Purrfect automated healthcare

Japanese cat owners are turning to a new AI-powered smartphone app that purports to shed light on the perennial question: Is my cat in pain or just mad at me?

The app, called CatsMe!, was developed by researchers at Nihon University as well as the tech startup Carelogy. The developers trained their AI model on thousands of pictures of cats and claim it can snap a picture of your pet’s face to reveal hidden discomfort with 95% accuracy.

The goal is to help cat owners determine when it’s necessary to take their cat to the veterinarian for further examination — and possibly as an early warning for anything as simple as arthritis or as devastating as cancer.
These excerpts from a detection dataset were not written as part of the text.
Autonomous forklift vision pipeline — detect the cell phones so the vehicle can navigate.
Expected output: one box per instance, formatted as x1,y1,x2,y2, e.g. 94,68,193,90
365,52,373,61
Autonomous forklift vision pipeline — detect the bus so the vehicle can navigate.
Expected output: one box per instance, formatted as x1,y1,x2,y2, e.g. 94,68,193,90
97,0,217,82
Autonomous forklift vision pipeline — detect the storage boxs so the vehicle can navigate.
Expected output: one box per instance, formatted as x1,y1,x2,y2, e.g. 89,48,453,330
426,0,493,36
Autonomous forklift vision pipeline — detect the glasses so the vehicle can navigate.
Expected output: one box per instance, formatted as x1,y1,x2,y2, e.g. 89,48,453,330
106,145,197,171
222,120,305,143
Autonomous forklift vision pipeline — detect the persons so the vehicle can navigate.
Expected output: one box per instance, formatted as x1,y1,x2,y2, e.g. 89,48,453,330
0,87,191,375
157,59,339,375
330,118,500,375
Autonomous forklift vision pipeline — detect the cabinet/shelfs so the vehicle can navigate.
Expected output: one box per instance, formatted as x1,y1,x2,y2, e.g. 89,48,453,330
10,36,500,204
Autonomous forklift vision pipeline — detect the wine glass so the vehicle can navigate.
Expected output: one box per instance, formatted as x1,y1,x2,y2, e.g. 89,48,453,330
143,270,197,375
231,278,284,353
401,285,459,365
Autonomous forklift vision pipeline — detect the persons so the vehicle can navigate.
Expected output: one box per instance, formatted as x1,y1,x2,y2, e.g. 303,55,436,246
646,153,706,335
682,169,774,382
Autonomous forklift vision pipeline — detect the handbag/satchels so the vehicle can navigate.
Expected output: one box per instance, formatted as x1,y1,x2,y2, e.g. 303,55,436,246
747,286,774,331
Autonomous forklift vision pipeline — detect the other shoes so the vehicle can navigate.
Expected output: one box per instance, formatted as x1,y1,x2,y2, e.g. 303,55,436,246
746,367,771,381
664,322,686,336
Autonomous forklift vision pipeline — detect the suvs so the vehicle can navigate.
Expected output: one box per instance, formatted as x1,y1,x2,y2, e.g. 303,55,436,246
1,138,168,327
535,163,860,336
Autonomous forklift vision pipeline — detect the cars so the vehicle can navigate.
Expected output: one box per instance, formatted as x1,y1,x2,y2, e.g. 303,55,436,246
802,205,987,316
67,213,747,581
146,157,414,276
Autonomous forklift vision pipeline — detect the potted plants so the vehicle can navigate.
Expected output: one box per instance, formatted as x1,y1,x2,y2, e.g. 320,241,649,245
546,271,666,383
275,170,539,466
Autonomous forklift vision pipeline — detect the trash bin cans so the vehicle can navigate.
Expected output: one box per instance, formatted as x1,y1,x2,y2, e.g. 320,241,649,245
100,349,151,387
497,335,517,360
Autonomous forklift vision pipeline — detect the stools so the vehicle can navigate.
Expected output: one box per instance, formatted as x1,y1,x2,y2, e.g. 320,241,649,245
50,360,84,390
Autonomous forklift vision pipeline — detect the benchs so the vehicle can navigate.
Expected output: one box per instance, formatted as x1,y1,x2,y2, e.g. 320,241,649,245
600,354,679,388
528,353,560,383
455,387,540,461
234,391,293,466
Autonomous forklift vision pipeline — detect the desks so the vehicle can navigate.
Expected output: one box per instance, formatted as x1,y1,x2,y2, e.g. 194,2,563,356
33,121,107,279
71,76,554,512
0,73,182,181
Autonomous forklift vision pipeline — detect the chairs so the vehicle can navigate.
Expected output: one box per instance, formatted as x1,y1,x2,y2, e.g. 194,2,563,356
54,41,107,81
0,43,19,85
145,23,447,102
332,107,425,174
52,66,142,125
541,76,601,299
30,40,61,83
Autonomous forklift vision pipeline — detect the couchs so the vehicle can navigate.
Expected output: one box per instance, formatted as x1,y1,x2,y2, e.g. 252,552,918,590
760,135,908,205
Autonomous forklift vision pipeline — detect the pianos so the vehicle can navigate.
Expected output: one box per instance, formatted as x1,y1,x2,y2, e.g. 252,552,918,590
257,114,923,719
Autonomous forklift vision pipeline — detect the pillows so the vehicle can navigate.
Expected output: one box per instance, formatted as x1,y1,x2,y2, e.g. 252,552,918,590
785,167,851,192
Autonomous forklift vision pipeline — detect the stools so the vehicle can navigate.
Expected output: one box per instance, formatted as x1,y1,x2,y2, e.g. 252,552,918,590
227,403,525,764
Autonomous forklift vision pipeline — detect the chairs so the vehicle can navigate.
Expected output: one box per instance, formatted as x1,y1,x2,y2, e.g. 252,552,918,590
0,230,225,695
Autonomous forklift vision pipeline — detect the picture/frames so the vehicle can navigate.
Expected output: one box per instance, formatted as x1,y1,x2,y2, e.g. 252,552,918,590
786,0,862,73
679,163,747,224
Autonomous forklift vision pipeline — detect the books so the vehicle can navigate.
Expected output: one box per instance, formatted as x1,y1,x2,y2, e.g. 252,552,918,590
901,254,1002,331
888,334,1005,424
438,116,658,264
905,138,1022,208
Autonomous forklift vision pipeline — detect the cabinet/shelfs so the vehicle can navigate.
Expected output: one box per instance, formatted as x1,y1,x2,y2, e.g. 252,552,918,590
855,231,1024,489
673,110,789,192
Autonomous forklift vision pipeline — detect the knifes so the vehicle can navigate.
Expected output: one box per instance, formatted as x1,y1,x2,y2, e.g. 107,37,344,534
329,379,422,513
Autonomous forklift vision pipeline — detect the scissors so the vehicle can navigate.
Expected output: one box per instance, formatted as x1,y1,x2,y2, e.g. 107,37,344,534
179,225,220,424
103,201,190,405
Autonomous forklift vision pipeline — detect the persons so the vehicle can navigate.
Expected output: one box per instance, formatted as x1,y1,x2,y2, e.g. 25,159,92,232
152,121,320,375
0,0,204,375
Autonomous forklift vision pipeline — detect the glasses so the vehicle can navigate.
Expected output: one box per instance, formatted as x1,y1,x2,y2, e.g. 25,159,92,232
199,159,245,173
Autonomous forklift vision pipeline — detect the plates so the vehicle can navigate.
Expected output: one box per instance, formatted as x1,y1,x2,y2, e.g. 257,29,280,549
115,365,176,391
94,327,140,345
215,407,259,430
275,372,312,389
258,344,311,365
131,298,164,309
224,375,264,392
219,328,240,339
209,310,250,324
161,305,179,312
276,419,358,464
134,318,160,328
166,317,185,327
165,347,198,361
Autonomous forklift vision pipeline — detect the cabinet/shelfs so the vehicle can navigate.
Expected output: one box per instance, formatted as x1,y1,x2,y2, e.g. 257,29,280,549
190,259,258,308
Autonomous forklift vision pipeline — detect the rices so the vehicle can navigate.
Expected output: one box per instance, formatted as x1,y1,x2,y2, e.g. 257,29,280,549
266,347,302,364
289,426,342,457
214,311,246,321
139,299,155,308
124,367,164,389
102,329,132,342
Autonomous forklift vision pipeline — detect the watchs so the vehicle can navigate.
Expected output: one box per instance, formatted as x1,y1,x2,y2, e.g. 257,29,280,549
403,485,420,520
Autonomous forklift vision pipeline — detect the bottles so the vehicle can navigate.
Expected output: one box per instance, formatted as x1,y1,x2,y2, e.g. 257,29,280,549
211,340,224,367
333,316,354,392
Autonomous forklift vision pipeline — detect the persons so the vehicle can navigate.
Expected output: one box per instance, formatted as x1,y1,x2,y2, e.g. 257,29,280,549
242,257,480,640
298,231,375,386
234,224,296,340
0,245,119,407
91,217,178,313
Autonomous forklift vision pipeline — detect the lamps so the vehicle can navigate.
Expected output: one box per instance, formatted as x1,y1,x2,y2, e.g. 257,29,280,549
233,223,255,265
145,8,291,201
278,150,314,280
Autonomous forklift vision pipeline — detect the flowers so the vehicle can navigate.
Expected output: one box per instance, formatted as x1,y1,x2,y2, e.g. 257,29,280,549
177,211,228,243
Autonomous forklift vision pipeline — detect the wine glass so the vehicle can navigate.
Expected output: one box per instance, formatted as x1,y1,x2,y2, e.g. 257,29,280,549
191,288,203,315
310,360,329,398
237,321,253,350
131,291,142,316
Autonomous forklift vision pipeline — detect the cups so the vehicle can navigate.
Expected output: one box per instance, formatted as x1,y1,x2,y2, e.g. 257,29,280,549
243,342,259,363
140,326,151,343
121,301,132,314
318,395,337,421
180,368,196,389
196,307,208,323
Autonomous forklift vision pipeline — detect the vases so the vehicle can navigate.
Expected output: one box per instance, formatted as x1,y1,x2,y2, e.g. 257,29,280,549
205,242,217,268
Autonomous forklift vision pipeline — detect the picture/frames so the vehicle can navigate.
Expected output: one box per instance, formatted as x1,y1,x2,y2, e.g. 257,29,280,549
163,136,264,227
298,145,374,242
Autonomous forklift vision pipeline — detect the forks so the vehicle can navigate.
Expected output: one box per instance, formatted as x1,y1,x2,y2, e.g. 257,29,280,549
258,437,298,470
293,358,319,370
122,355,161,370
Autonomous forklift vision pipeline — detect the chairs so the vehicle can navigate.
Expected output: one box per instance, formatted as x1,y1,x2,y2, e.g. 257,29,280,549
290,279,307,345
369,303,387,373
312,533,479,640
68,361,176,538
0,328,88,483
In an ideal world, it might save you a couple bucks with fewer trips to the vet — spending on veterinary care doubled between 2010 and 2021, well above the rate of inflation.

SHANGHAI, CHINA - AUGUST 18, 2023 - ICE International Cat Expo at Pet Asia, August 18, 2023

CFOTO via Reuters Connect

AI deciphers the animal kingdom

Artificial intelligence is being used to better understand our friends in the animal kingdom. University of Michigan researchers are using AI to decode the vocalizations of dogs, studying whether their barks convey aggression or playfulness. Interestingly, the researchers are using speech models originally trained on human speech to find patterns and better understand how they’re communicating. Similarly, an initiative called Project CETI is using machine learning to learn more about how sperm whales communicate with another.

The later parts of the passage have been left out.